TEXTO SELECCIONADO:
Hugo estaba un poco mejor materialmente que los carolingios que lo precedieron. Éstos habían gobernado directamente sobre pocas tierras o ninguna, pero habían conservado el título de rey, junto con el prestigio social de ser considerados de rango superior al de otros nobles. Esto significaba que no tenían ingresos ni soldados, excepto los que les concediera algún señor que los tenía y que optase por ponerse del lado del rey para sus propios fines.

Hugo Capeto, en cambio, poseía considerables tierras y, por tanto, podía disponer de soldados y dinero sin tener que pedírselos a nadie. Pero no era el único terrateniente del norte de Francia. Al oeste de sus dominios reales centrados en París, estaba el Condado de Blois, por ejemplo, y al noroeste el Ducado de Normandía. Al sur de Normandía, estaban el Condado de Maine y el Condado de Anjou, mientras al oeste de éstos se hallaba el Condado de Bretaña. Al este, estaban el Condado de Champaña y el Ducado de Borgoña. Al sudoeste estaba el Condado de Poitou, etc.

Estos condados y ducados eran un importante escollo para Hugo. La desintegración del Reino desde la época de Carlomagno había dado origen a un sistema de mosaico en forma de pirámide, que regía la economía, el derecho y la política de Francia. Por él, el ámbito del rey se dividía en los gobiernos de varios grandes «vasallos» (de una vieja palabra céltica que significa «sirviente»), quienes debían fidelidad al rey como su «ligio». La tierra de cada vasallo era dividida entre vasallos menores, cada uno de los cuales dividían sus porciones entre vasallos aún menores, hasta llegar a la base de la pirámide, los campesinos sin tierras.

En teoría, cada vasallo tenía un solo ligio a quien debía ciertas obligaciones claramente determinadas y de quien recibía ciertos privilegios específicos. Si este sistema «feudal» (de una vieja palabra teutónica que significa «propiedad», pues se basaba en la propiedad de la tierra) se hubiese ajustado a la teoría, podía haber funcionado bien, pero no fue así. Los deberes que un vasallo debía a su ligio habitualmente sólo eran prestados cuando el ligio poseía claramente una fuerza superior, cosa que a veces no sucedía. Debido a los accidentes del nacimiento y la guerra, un vasallo podía poseer más tierra y tener más poder que su ligio; y podía tener varios ligios sobre las diversas partes de su territorio.

Como consecuencia de ello, los condes y duques luchaban incesantemente entre sí y con sus vasallos; y si llegaban a unirse, era sólo en una obstinada resistencia contra el rey.

Sin duda, los señores habían votado a Hugo para la realeza, pero esto era todo, en lo que a ellos concernía. No estaban particularmente interesados en dejarle algo más que el titulo. Por ello, Hugo tuvo que mantenerse firme en su realeza, una vez que la obtuvo, sin mucha ayuda.

DATOS:
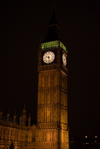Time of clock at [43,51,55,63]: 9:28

==

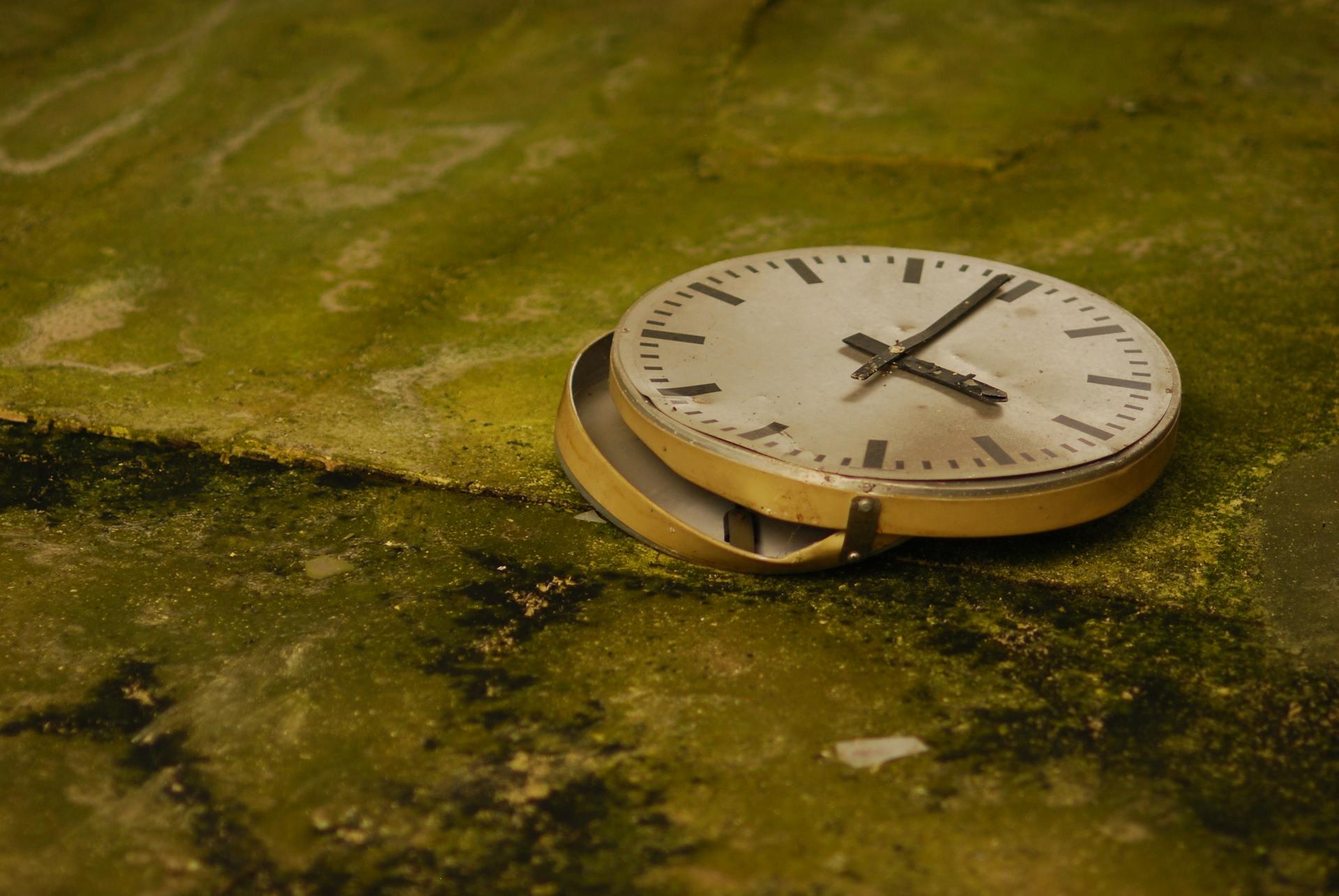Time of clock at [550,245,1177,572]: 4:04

--

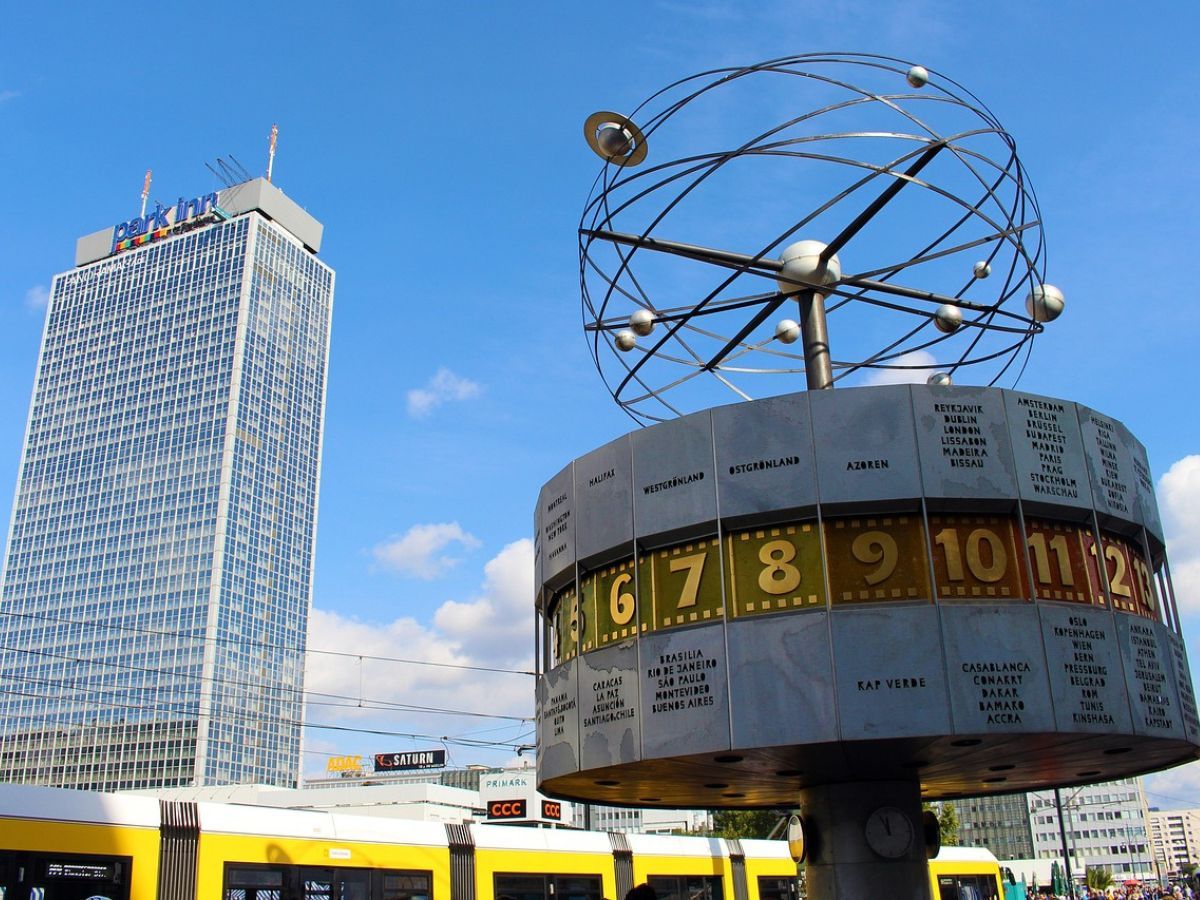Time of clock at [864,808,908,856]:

TAREAS:
1 > Responde estas preguntas sobre el texto de Hugo Capeto:
(a) ¿Qué ducado estaba al noroeste de los dominios reales centrados en París?
(b) ¿Qué significa la vieja palabra céltica de la que procede «vasallo»?
(c) ¿Quiénes ocupaban la base de la pirámide?
2 > Amplía el texto sobre Hugo Capeto y sigue a partir de su última oración.
El material no hace falta para resolver las tareas.

RESPUESTAS:
1 >
(a) El Ducado de Normandía.
(b) «Sirviente».
(c) Los campesinos sin tierras.

2 >
Por ejemplo, tuvo que combatir todavía con Carlos de Lorena. Carlos no había aceptado en modo alguno la decisión de Adalbero y los señores reunidos. Era un carolingio y pretendía ser rey. Reunió un ejército y logró apoderarse de las importantes ciudades de Laon y Reims, en la misma frontera de los territorios de Hugo. La gente tendió a adherirse a Carlos, por sus antepasados, y Hugo se halló en una posición delicada.

De acuerdo con la teoría feudal, Hugo podía haber apelado a sus vasallos para que se uniesen a él contra Carlos, pero todos ellos tenían otros intereses. Por ello, Hugo recurrió al clero. Persuadió al arzobispo de Laon a que organizase una conspiración contra Carlos. El carolingio fue cogido en su lecho y entregado a Hugo. Sin un jefe, las fuerzas de Carlos pronto se esfumaron.

Hugo lo metió en prisión, y puesto que en aquellos días los prisioneros no vivían, por lo común, mucho tiempo (particularmente si su vida era un inconveniente para sus carceleros), Carlos murió en 992.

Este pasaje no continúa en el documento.